» TEXT PASSAGE:
Add CUDA kernel for MXFP8 dim1 casting #2513

danielvegamyhre · 2025-07-09T23:07:56Z

Stacked PRs:

->Add CUDA kernel for MXFP8 dim1 casting #2513

Add CUDA kernel for MXFP8 dim1 casting

Co-authored-by: Less Wright lessw@etrillium.com

Summary

Add a CUDA kernel to do mxfp8 dim1 casting, which benchmarks show is ~1.4x faster than the existing Triton kernel, and benchmarking Llama3 8b training with torchtitan show this translating to a 1.5% - 2.5% e2e training speedup. This prototype was developed/explored in a personal repo, and now this PR begins the migration into torchao.
We used this TE kernel as a starting point (big thanks to @lessw2020 for setting up this C++ extension with the parts we needed to iterate on! working mxfp8 quantization cpp extension danielvegamyhre/private-torchao#1)
Subsequent PRs will migrate the integration, torch.compile support etc. to make reviewing easier. This PR is only adds (1) the CUDA kernel, (2) the C++ extension to make it usable in Python, (3) numerical test, and (4) kernel benchmarking.

» RECORDED INFORMATION:
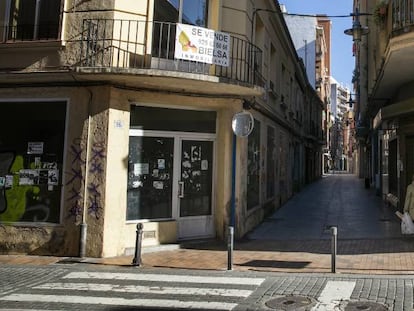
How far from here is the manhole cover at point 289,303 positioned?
6297 millimetres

» TASK DESCRIPTION:
In the pull request on MXFP8 dim1 casting, how much faster than the existing Triton kernel is the new CUDA kernel in benchmarks?

» CORRECT RESULT:
About 1.4x faster.